Importing Datasets

First I imported the two datasets, arsenic.csv and flouride.csv, and saved them as arsenic and flouride, respectively.

arsenic <- read.csv((file = "arsenic.csv"), header = TRUE, stringsAsFactors = FALSE)

flouride <- read.csv((file = "flouride.csv"), header = TRUE, stringsAsFactors = FALSE)

Report Outline

I decided to look at three different things with these data:

  1. The top 5 and bottom 5 locations for maximum levels of either arsenic or flouride
  2. The top 30 locations in terms of percent of wells above guidelines for arsenic or flouride
  3. The locations that are in the top 30 for both arsenic and flouride

Top and Bottom 5 Maximum Levels

In this section I wanted to see which 5 locations had the absolute highest levels of each arsenic and flouride, as well as which 5 locations were on the bottom of the maximum list.
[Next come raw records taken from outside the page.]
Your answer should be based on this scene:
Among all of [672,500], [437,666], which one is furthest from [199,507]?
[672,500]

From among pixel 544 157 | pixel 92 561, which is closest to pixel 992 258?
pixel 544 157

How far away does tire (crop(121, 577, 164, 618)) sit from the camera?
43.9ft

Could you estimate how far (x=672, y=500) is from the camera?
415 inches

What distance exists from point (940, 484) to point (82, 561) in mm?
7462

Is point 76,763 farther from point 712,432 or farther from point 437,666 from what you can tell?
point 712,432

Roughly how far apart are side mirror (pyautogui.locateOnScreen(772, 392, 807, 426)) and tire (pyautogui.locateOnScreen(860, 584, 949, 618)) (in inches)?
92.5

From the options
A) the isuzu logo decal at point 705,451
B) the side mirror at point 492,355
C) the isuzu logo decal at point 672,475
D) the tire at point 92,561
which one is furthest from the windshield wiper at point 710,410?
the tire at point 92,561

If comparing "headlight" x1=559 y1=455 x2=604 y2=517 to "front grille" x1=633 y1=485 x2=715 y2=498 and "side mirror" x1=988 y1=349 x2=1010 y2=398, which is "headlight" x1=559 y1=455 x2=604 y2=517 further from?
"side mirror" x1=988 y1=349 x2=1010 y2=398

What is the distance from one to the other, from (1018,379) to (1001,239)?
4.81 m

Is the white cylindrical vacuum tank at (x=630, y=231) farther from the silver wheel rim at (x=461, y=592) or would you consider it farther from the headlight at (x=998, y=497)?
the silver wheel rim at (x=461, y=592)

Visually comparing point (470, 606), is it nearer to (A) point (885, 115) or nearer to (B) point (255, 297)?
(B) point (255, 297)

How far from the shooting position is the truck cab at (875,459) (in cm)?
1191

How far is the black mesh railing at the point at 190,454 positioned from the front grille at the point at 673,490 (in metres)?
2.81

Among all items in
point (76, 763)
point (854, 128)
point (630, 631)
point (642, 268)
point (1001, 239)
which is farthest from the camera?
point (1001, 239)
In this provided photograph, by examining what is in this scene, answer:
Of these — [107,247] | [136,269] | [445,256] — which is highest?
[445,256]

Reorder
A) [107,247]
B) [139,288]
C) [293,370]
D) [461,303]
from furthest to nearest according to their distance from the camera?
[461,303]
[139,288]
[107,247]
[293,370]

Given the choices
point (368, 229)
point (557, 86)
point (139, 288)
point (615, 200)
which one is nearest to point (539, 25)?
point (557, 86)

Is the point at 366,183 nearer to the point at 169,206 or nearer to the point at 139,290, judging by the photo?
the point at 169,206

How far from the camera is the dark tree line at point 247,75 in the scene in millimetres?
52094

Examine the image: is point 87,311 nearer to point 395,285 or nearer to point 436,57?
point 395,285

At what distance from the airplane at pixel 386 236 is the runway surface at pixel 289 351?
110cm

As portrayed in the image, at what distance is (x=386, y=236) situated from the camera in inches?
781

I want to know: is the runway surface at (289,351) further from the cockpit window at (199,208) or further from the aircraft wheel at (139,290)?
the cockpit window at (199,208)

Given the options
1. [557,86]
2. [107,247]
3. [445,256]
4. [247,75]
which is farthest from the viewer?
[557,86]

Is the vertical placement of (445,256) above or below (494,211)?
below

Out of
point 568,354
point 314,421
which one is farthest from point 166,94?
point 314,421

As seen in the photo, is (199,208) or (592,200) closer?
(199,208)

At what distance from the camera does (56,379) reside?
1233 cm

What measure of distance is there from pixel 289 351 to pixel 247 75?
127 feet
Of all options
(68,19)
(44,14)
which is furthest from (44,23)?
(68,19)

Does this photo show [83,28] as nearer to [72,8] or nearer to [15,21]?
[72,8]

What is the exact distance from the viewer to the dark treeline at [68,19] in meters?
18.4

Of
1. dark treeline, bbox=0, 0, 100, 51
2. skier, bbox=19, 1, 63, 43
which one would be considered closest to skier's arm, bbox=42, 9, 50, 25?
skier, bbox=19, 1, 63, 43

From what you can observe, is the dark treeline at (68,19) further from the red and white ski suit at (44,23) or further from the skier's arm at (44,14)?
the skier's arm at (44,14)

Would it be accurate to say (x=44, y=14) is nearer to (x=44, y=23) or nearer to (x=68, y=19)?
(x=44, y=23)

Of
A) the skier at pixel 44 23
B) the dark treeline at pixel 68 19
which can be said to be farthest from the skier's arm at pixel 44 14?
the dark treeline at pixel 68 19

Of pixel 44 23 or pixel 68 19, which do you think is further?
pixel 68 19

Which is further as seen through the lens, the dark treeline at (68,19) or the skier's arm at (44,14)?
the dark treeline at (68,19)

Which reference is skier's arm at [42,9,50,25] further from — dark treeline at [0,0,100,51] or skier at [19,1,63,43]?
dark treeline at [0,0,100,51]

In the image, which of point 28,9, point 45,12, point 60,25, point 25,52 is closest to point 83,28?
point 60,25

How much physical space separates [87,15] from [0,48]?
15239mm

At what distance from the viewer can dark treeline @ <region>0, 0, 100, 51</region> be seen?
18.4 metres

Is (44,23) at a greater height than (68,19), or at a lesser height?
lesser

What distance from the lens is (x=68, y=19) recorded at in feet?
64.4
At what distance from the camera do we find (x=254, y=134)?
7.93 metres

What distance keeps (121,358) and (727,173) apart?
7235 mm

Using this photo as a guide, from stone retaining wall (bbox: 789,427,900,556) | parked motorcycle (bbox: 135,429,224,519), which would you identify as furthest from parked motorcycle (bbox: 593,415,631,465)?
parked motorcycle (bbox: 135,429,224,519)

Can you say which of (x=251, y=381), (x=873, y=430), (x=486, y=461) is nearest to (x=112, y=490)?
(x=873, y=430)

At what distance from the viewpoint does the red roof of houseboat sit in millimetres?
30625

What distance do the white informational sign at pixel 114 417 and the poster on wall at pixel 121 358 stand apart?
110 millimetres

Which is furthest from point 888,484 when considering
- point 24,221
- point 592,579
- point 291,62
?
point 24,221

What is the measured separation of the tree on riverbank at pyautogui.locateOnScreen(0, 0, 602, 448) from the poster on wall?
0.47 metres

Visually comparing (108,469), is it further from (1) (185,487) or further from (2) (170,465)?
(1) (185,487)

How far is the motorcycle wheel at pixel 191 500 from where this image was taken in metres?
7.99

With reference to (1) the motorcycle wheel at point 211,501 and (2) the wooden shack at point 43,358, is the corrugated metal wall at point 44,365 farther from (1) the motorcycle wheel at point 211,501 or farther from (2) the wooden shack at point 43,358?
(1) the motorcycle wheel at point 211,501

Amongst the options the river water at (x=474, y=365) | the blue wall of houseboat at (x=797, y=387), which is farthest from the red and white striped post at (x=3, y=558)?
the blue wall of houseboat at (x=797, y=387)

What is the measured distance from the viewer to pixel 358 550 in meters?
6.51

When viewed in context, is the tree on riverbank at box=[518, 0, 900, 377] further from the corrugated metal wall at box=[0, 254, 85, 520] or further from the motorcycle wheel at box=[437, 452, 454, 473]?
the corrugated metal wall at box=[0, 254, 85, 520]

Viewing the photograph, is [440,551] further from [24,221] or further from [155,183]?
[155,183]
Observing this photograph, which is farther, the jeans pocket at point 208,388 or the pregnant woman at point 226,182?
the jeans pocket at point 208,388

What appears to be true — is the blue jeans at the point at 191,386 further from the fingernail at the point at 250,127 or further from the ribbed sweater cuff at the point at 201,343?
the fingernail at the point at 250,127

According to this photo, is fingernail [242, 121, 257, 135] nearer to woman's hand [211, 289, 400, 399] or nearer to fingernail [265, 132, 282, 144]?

For these I included only locations that had tested at least 20 wells.

Arsenic

These are the locations with the top 5 highest maximum levels of arsenic in wells.

library(dplyr)
## 
## Attaching package: 'dplyr'
## The following objects are masked from 'package:stats':
## 
##     filter, lag
## The following objects are masked from 'package:base':
## 
##     intersect, setdiff, setequal, union
library(knitr)
arsenic_max1 <- arsenic %>% arrange(n_wells_tested) %>% filter(n_wells_tested >=20) %>% select(location, maximum) %>% arrange(desc(maximum)) %>% top_n(5)
## Selecting by maximum
kable(arsenic_max1)
location maximum
Danforth 3100
Northport 1700
Blue Hill 930
Sedgwick 840
Buxton 670

These are the locations with the bottom 5 maximum (5 lowest) levels of arsenic in wells.

arsenic_min1 <- arsenic %>% arrange(n_wells_tested) %>% filter(n_wells_tested >=20) %>% select(location, maximum) %>% arrange(maximum) %>% top_n(-5)
## Selecting by maximum
kable(arsenic_min1)
location maximum
Waterford 1.0
Mexico 1.0
Presque Isle 1.0
Andover 1.1
Carthage 1.3

Flouride

These are the locations with the top 5 highest maximum levels of flouride in wells.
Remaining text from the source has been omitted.